Microsoft, which has just finalized the acquisition of video game studios Activision Blizzard (Call of Duty, Candy Crush), is not left out with $56.5 billion in revenue (13% over one year) for its first accounting quarter.

Its net profit came to 22.3 billion, up 27%, also above expectations.

The Redmond, Washington, company saw its cloud growth accelerate to 24%. Microsoft’s flagship cloud platform, Azure, and other associated services expanded even faster, growing 29%.

Its stock gained nearly 4% on Wall Street during electronic trading after the close of the New York Stock Exchange.

The performance of the cloud activities of the giants of the sector (Amazon and Microsoft in the lead, followed by Google) is scrutinized by the market, which sees it as a sign of the appetite of organizations for the latest wave of artificial intelligence (AI).

Google’s cloud business disappointed with $8.4 billion in revenue in the third quarter (22% year-on-year), although it generated an operating profit of $266 million, instead of a loss. from 440 million in the same period last year.

“Google faces strong competition in the cloud,” commented Insider Intelligence analyst Max Willens.

The internet giant’s remote computing services have won over many start-ups specializing in AI, and “this will bear fruit over time, but for the moment it is not enough to satisfy investors “, he detailed.

Alphabet’s stock lost more than 6% on Wall Street during electronic trading after the close of the New York Stock Exchange.

For Dan Ives, generative AI, which makes it possible to produce texts, images, computer code and sounds upon simple request in everyday language, constitutes the “biggest technological revolution of the last 30 years”.

“Use cases are accelerating,” believes the Wedbush expert. “The impact of this AI cycle on the consumer internet will be massive and will start with the cloud branches.”

Technology has monopolized conference calls from Google and Microsoft, which are leading the generative AI race with many new tools added to their respective search engines and online services.

“More than half of the generative AI start-ups that have raised funds are Google Cloud customers,” said Sundar Pichai, the boss of Alphabet.

“Our Vertex AI platform helps our customers build and deploy AI-powered applications at scale,” he continued. “Between the second and third quarters, the number of generative AI projects underway on Vertex AI increased sevenfold.”

The executive also discussed the integration of the latest generation of AI into automated ad design, tools for creators on YouTube and the new personalized assistant “capable of reasoning”.
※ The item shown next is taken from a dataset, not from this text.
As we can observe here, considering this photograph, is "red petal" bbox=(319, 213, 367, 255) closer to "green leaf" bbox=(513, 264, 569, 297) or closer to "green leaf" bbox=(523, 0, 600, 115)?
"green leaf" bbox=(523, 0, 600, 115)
Satya Nadella, the boss of Microsoft, also expanded on the capabilities of Azure, boosted by the language models of OpenAI, the start-up that launched this technological wave with ChatGPT, almost a year ago .

“More than 18,000 organizations now use OpenAI’s tools built into Azure,” he said.

The two firms have been facing each other in Washington as part of the historic trial of the United States against Google since mid-September.

Satya Nadella testified in support of the U.S. government, which accuses Google of building its empire on illegal contracts with Samsung, Apple and other companies to have its search engine installed by default on their products.

This is the largest antitrust lawsuit filed in the United States against a major technology company since that against Microsoft and its Windows operating system more than twenty years ago.